Count the lines in the material below that contain the string "concrete". Letter case matters, and the reply should be the number alone.

> [DATA IN THIS EXERCISE]

▬▬▬

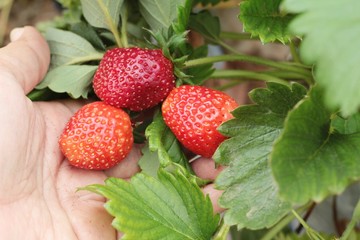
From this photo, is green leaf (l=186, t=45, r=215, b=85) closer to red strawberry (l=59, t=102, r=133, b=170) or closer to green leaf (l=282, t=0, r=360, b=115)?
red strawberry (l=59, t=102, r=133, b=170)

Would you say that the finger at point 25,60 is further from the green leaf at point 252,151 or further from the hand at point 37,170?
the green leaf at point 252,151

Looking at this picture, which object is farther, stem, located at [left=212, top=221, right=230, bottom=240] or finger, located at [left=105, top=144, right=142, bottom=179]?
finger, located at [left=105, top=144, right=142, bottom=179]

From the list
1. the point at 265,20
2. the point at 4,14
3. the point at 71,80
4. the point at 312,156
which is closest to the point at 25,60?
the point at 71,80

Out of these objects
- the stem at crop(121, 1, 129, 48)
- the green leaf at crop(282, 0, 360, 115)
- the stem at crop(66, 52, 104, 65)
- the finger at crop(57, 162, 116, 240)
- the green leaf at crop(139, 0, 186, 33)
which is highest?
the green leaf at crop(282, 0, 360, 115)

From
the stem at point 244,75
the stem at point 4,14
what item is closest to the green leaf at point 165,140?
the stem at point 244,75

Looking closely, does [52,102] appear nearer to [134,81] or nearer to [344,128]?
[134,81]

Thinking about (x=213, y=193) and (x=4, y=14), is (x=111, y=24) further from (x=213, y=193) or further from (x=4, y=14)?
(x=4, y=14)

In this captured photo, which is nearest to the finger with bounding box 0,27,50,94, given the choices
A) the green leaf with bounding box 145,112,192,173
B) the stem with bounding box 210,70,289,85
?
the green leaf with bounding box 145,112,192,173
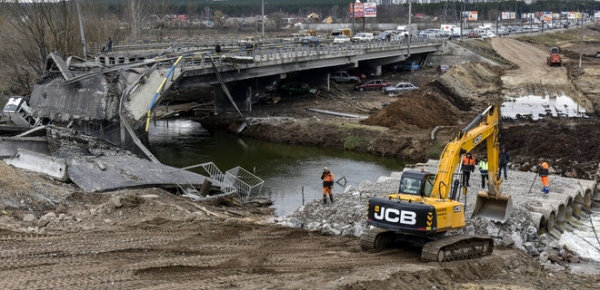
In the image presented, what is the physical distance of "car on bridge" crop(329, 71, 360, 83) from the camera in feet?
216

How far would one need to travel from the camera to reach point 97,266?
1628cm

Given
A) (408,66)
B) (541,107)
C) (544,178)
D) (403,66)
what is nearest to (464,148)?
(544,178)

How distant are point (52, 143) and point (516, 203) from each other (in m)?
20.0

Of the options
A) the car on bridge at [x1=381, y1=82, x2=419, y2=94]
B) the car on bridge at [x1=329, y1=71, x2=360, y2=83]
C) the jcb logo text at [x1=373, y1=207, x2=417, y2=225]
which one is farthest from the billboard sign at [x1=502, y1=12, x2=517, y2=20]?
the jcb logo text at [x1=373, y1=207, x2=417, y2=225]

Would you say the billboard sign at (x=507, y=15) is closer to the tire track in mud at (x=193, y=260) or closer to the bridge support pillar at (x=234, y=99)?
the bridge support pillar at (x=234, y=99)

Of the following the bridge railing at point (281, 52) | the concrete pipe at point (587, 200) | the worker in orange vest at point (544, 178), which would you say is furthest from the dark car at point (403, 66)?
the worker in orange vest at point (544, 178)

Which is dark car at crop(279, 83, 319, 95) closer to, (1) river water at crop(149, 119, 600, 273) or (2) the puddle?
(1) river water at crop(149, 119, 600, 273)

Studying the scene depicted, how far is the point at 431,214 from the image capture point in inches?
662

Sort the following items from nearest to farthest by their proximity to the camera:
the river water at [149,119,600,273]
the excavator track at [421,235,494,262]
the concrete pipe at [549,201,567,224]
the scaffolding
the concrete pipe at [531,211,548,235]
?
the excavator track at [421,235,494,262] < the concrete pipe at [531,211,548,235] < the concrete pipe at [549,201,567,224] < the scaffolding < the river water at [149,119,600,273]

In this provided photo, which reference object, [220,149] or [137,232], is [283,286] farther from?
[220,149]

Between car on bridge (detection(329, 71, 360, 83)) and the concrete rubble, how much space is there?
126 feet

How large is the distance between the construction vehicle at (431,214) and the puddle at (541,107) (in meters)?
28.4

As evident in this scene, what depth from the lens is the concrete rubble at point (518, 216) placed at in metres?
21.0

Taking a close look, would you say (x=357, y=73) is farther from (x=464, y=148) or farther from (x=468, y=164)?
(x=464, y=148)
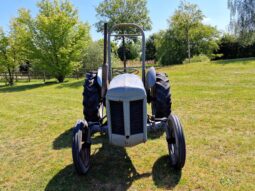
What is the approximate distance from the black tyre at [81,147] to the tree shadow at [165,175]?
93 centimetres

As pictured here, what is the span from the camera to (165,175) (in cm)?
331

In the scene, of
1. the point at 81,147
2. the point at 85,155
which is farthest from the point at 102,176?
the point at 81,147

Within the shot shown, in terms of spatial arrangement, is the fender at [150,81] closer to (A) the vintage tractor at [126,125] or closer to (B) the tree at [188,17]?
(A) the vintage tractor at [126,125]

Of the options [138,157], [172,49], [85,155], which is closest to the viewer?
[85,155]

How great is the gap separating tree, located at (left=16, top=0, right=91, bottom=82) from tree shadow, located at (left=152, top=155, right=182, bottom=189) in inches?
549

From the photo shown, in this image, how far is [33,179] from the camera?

▬▬▬

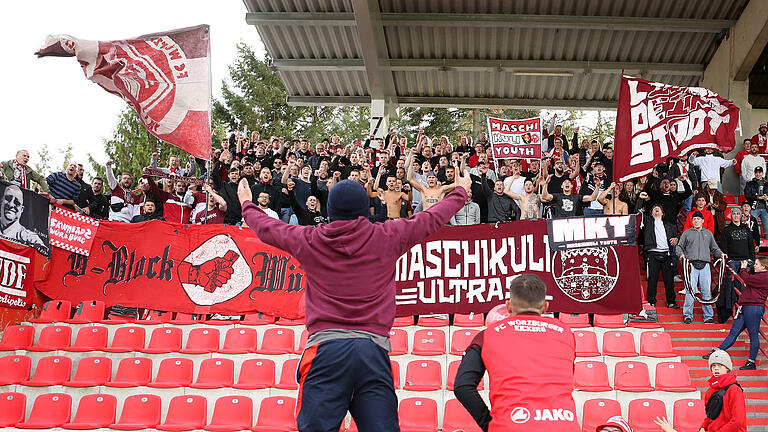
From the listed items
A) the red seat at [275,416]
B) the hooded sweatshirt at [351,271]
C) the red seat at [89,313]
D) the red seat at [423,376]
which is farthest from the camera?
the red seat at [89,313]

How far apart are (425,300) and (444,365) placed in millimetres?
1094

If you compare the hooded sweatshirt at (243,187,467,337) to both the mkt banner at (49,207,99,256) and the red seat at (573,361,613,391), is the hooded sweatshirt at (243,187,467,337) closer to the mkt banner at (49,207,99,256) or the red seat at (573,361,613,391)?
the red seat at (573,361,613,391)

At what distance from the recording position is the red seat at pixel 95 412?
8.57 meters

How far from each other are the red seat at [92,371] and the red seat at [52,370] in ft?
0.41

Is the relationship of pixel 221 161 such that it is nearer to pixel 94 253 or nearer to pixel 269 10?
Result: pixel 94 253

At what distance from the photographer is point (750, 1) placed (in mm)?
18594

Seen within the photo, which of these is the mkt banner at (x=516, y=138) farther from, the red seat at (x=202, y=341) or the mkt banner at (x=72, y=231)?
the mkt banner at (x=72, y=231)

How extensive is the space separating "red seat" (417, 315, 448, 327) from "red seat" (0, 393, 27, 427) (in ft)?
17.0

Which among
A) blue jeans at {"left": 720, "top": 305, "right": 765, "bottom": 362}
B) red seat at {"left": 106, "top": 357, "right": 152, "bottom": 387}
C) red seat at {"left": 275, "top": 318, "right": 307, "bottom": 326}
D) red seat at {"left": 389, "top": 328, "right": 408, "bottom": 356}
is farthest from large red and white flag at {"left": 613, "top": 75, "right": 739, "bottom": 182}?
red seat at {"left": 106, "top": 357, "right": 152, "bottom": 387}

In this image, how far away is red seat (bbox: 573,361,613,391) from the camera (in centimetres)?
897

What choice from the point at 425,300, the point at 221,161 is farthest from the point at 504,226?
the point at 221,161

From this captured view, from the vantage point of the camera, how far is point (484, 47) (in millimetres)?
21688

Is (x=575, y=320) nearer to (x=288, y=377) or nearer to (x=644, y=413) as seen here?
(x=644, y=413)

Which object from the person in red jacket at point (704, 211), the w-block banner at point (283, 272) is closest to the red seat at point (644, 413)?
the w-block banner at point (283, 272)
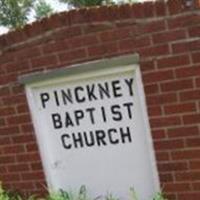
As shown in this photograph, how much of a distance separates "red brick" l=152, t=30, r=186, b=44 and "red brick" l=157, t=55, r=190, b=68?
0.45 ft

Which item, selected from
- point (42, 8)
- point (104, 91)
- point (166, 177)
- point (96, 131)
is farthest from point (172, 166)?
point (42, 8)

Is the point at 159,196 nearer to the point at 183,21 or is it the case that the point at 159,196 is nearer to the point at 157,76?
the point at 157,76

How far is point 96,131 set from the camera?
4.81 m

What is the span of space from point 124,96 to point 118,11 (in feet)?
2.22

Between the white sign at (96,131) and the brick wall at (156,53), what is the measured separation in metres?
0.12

▬▬▬

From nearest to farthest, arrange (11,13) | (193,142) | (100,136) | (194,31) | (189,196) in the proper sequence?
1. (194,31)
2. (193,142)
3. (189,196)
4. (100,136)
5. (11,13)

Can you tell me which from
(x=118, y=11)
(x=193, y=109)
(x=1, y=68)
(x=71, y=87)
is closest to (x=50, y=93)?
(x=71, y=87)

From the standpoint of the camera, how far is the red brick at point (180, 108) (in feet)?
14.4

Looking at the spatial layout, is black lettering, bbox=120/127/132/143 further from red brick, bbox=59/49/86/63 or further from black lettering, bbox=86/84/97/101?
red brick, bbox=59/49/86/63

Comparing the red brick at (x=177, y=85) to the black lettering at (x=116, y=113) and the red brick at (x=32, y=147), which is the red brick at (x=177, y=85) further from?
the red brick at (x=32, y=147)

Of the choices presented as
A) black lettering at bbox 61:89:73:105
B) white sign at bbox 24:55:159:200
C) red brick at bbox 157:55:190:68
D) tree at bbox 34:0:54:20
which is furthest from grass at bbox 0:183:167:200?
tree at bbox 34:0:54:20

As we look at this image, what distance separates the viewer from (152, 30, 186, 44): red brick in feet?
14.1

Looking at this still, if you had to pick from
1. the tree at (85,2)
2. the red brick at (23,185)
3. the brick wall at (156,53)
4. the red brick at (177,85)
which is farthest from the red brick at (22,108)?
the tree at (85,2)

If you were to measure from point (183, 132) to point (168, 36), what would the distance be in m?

▬▬▬

> [WRITTEN RESPONSE] 6